Towards Realistic Individual Recourse and Actionable Explanations in Black-Box Decision Making Systems
Shalmali Joshi, Oluwasanmi Koyejo, Warut Vijitbenjaronk, Been Kim, Joydeep Ghosh
TL;DR
This work tackles the problem of providing actionable recourse for individuals facing undesirable outcomes in black-box and causal decision systems. It introduces a manifold-aware framework (REVISE) that uses generative models to approximate the data distribution and enables latent-space optimization to produce minimal, realistic changes that flip outcomes while staying on or near the data manifold.
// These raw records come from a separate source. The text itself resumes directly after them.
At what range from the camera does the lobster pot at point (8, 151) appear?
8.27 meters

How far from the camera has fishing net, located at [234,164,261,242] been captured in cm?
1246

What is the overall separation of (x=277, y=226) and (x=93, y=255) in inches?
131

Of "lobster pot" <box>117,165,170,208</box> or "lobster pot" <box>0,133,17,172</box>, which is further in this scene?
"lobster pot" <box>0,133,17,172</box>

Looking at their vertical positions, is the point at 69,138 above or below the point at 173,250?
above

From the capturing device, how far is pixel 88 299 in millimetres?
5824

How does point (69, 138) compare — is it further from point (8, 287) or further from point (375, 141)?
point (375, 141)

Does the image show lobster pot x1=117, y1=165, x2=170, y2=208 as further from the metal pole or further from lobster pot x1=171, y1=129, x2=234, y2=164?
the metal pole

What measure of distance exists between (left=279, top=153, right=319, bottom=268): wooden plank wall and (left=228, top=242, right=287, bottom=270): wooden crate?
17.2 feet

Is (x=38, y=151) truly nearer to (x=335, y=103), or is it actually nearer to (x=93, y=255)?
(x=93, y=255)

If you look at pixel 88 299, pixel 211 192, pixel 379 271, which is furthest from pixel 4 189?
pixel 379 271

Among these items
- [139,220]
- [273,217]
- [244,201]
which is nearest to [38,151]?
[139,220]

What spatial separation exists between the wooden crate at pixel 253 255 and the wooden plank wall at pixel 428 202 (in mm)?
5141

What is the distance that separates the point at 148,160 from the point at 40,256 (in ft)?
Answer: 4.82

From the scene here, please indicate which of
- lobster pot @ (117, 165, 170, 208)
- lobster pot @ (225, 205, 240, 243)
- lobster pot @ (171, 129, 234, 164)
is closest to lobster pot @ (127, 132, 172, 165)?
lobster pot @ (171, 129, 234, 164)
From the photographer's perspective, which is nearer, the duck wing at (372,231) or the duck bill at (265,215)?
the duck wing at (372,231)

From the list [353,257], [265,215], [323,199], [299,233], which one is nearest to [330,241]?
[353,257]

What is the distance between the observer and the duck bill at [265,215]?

The approach extends beyond linear classifiers to causal models, handles immutable attributes, and offers diagnostic capabilities for data bias by revealing how recourse changes interact with confounding. Empirical results on datasets including UCI default Credit, TWINS, and CelebA demonstrate the practicality of manifold-based recourse and its potential to expose bias in decision-making pipelines. Overall, the paper provides a versatile, principled method for generating counterfactual-like recourse that is rooted in the data distribution and applicable to diverse model families.
Abstract
Machine learning based decision making systems are increasingly affecting humans. An individual can suffer an undesirable outcome under such decision making systems (e.g. denied credit) irrespective of whether the decision is fair or accurate. Individual recourse pertains to the problem of providing an actionable set of changes a person can undertake in order to improve their outcome. We propose a recourse algorithm that models the underlying data distribution or manifold. We then provide a mechanism to generate the smallest set of changes that will improve an individual's outcome. This mechanism can be easily used to provide recourse for any differentiable machine learning based decision making system. Further, the resulting algorithm is shown to be applicable to both supervised classification and causal decision making systems. Our work attempts to fill gaps in existing fairness literature that have primarily focused on discovering and/or algorithmically enforcing fairness constraints on decision making systems. This work also provides an alternative approach to generating counterfactual explanations.